_Description of the task_
Print the lines of the entries below word for word, starting at the line that contains "Referring to the" and ending at the line that contains "1016 centimetres", with both of those lines included.

_Data section_
## Start
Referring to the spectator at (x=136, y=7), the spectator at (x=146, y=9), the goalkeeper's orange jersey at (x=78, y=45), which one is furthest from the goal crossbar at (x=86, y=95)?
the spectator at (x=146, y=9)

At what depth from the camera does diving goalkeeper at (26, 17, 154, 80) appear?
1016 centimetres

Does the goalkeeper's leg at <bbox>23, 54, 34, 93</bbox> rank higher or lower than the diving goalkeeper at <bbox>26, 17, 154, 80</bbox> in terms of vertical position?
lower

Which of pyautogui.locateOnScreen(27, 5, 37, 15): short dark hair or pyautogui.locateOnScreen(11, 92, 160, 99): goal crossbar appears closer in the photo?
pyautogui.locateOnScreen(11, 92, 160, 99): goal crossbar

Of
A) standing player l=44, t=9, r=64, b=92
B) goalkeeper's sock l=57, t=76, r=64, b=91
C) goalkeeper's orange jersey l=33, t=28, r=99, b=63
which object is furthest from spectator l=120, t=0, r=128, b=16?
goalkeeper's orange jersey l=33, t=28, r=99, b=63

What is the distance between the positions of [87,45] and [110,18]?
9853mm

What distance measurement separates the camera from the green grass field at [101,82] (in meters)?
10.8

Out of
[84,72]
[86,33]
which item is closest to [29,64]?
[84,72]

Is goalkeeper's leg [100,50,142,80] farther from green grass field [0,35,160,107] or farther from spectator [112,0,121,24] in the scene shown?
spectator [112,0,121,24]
## End
## Start
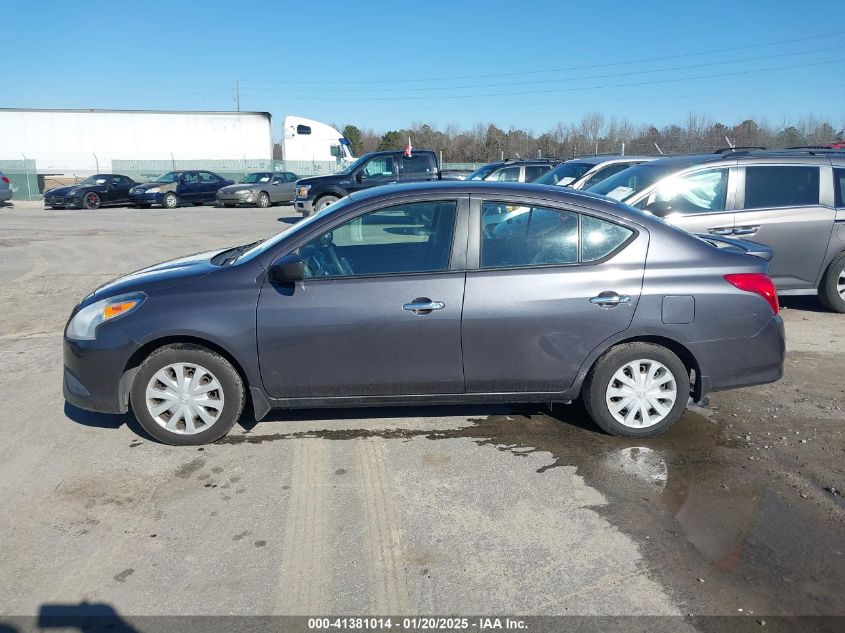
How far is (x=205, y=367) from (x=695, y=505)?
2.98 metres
## End
_Result of the task_
Referring to the spectator at (x=136, y=7), the spectator at (x=146, y=9), the goalkeeper's orange jersey at (x=78, y=45), which one is furthest from the goal crossbar at (x=86, y=95)?
the spectator at (x=146, y=9)

At what depth from the camera does diving goalkeeper at (26, 17, 154, 80) appear?
1016 centimetres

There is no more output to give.